- _Task list_
[1] In the passage on internal platforms, turn the paragraph beginning "What this stage requires breaks into four areas" into a short list that keeps its main points.
[2] Reproduce the stretch of the passage on internal platforms starting at "What this stage" and ending at "that depends on it.".
[3] According to the passage on internal platforms, in what currency do abstractions accrue interest when they fail to earn their keep?

- _Supplied passage_

^^^^^^^^^^^^^^^^

Measure what gets adopted, what gets abandoned, and what gets used grudgingly. The first two are visible. The third requires asking and listening. It’s also the most useful signal you’ll get.

The discipline this stage builds is the same discipline that distinguishes an IDP that helps from one that just creates overhead. The abstractions either earn their keep or they accrue interest in a currency the platform team rarely sees: senior engineers’ patience.

The third platform: the one that has to be operated as a product

You’ve fixed the abstractions. You have wide adoption. The platform now serves 200+ engineers across 15+ teams. And the platform team’s job has changed in ways nobody saw coming.

You’re running a product, with users, SLAs, support obligations, and a roadmap that has to balance feature work against bug fixes against migration work. The platform’s failure modes are now production failure modes for everyone who depends on it. A breaking change in a core abstraction is a coordination problem with 15 teams.

The platform teams I’ve seen reach this stage arrived with “engineers, mostly.” A year into operating at product scale, the gaps that showed up weren’t technical. PMs, deprecation windows, and a platform SLO were the missing pieces, and adding them was an org admission, not an architecture decision.

What this stage requires breaks into four areas. A real product manager, not a tech lead acting as one part-time — the skills for running a product with internal customers (roadmapping, deprecation comms, balancing competing requests) are not the skills you hired for when you funded an infrastructure team. Versioning, deprecation cycles, and migration support: “we’re moving everyone to the new abstraction next quarter” is not a strategy; it’s a pre-incident. An SLO for the platform itself, with consequences when you breach it — the platform is now the thing that breaks production for everyone else when it breaks, and it deserves to be treated that way. And a funding model that survives reorgs and budget cycles: funding a platform project-to-project means the next executive transition rebuilds it from scratch, with the cost borne by every team that depends on it.

^^^^^^^^^^^^^^^^

- _Dataset content_

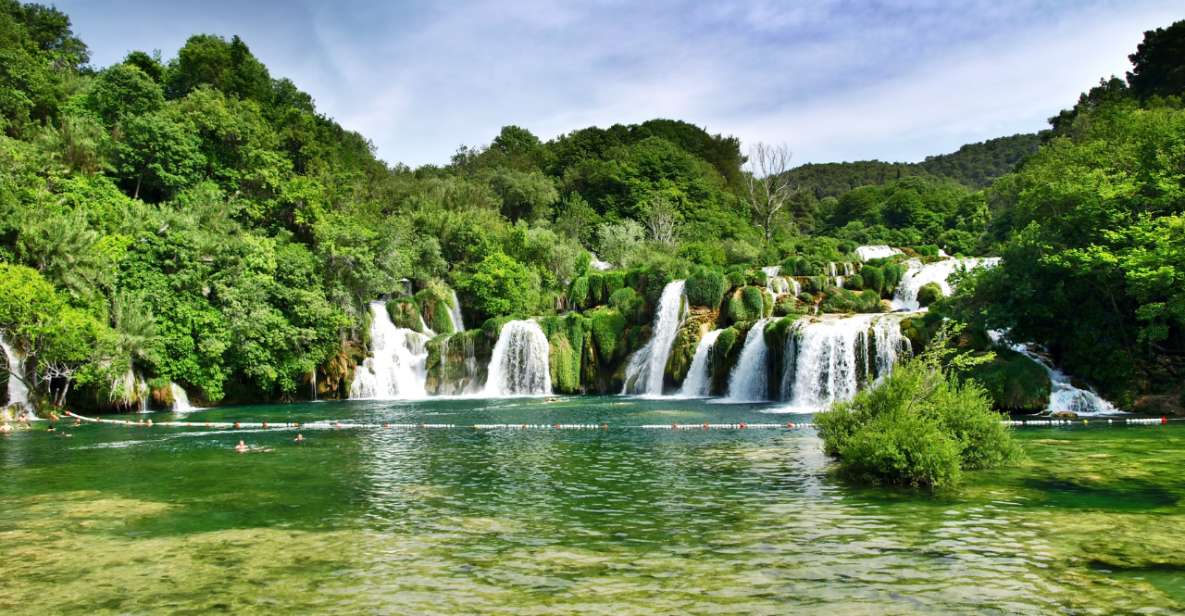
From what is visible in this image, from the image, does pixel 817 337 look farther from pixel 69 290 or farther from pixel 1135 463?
pixel 69 290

^^^^^^^^^^^^^^^^

- _Full solutions_
[1]
- A real product manager rather than a part-time tech lead, because running a product for internal customers (roadmapping, deprecation communication, balancing competing requests) takes skills an infrastructure team wasn't hired for.
- Versioning, deprecation cycles, and migration support, since announcing that everyone moves to a new abstraction next quarter is a pre-incident, not a strategy.
- An SLO for the platform itself, with consequences when it is breached, because a platform failure now breaks production for everyone else.
- A funding model that survives reorgs and budget cycles, because project-to-project funding means the next executive transition rebuilds the platform from scratch, at a cost to every team that depends on it.

[2]
What this stage requires breaks into four areas. A real product manager, not a tech lead acting as one part-time — the skills for running a product with internal customers (roadmapping, deprecation comms, balancing competing requests) are not the skills you hired for when you funded an infrastructure team. Versioning, deprecation cycles, and migration support: “we’re moving everyone to the new abstraction next quarter” is not a strategy; it’s a pre-incident. An SLO for the platform itself, with consequences when you breach it — the platform is now the thing that breaks production for everyone else when it breaks, and it deserves to be treated that way. And a funding model that survives reorgs and budget cycles: funding a platform project-to-project means the next executive transition rebuilds it from scratch, with the cost borne by every team that depends on it.

[3] Senior engineers' patience.